As for the pacing, I feel like this should have been part one of a slightly longer novel. Like I said above, there was a lot of build off to what was, for me, very little pay-off. I noticed the author mentioned that this book is supposed to be like a sampler and would encourage him to update his description for this book to indicate such as I was expecting The Revenant and the Tomb to have its own plot arc rather than be a build-up for other stories within the same world. If he had, I would have read with a different set of expectations, which definitely would have affected my overall rating.
I would recommend this novel to those who prefer to read books in the Christian fantasy genre, enjoy travelog style fantasy stories, and a, in a roundabout way, heist.
Thanks to BookSirens for the ARC. I am leaving this review voluntarily and all opinions are my own.
All in all, this was an okay read. I enjoyed the inclusion of faith, especially the repeated refrain 'There is only ONE, God." It's not often that christian dips into fantasy and the undead, but it's cool to see!
The book was kind of short, and seemed to focus more on the side characters reactions than the main problem. In the end the climax seemed to fall flat, and was kind of vague; which was surprising, as there was a lot of detail up until that point.
I'm guessing this fits into a larger world, and I look forward to longer works, where hopefully we get to see more of this world, learn it's history, and delve into more character development!
(I received an advance review copy for free, and I am leaving this review voluntarily.)
I received an advance review copy for free, and I am leaving this review voluntarily.
This was a pretty original fantasy story of good vs. evil. I liked the spiritual aspect of the main character Halsederic, and his back story.

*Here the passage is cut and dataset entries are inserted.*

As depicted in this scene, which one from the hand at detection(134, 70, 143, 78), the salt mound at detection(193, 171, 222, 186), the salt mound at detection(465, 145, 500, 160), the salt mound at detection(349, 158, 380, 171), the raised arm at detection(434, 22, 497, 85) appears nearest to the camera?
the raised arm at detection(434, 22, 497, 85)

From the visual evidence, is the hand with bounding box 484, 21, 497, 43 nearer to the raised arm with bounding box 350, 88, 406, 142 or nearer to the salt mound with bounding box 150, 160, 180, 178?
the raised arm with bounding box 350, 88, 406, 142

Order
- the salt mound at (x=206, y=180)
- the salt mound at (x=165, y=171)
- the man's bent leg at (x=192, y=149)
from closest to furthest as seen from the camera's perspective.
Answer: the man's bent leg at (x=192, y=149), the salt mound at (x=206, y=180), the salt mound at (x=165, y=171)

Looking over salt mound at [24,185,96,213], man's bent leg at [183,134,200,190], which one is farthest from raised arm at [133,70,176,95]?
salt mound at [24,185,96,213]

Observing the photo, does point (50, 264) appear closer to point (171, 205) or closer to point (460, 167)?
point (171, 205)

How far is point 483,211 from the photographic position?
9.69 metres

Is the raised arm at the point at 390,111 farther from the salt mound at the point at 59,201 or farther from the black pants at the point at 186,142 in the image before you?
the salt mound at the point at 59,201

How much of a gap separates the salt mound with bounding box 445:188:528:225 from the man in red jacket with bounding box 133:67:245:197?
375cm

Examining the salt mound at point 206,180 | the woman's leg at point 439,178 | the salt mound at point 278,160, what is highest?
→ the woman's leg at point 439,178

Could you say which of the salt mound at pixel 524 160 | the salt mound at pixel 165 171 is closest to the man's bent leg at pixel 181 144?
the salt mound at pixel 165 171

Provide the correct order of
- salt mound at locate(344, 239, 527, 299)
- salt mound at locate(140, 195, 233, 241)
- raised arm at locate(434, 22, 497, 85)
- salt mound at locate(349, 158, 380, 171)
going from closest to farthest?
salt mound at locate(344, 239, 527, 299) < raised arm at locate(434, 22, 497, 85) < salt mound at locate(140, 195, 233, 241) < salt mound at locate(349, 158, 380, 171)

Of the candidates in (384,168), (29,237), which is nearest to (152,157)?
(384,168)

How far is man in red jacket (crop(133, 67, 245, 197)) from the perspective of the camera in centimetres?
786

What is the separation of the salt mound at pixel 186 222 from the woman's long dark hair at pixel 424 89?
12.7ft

His divine flaming sword that had the power to detect evil was cool too. There was good character development as well as world building that wasn't too overdone. For me there was a were few areas in the story that was a little over descriptive in areas that I felt that didn't really need it (ie. technical descriptions of the tomb as well as the landscape on the journey to the tomb). Overall this was a good book that leaves the reader looking for follow up adventures by our main character duo.
I received an advance review copy for free, and I am leaving this review voluntarily.
It took me a while, but it was worth it. The book is great! The story isn't too long, but it's filled with enough action, development, and descriptions so it's intriguing from start to finish. The author has really nice narrative style and I loved the descriptions. The characters are very well thought out with balanced character development. I loved how to author handled the setting. That air of pressure, tension, and paranoia vibes are always there in the background throughout the story, which makes the reading experience even more intriguing!
The Revenant and the Tomb is a novella by Herman Lol Hunter. I felt that this book was unique in it's approach to evil. Halsedric is the wielded if Holy Flame and he and his group, led by tracker Drahm, are going up the fabled mountain, Horn of Torgiv. There are man ft fights and lots of obstacles to prevent them from reaching the Tomb. I found the characters to be interesting and the battle with the evil shadows was an epic battle. I received an arc for free and am leaving my review voluntarily.
I had just finished reading this book after reading the Wizard’s Stone previously. This one is more darker than the other, but like the other nothing is what it appears to be on the surface of the story. The real story is in the subtext of the book which speaks volumes of the author’s ability to weave a good tale. I look forward to reading more from the author and I highly recommend it to fantasy fans who have a yen for the classic pulp storytelling.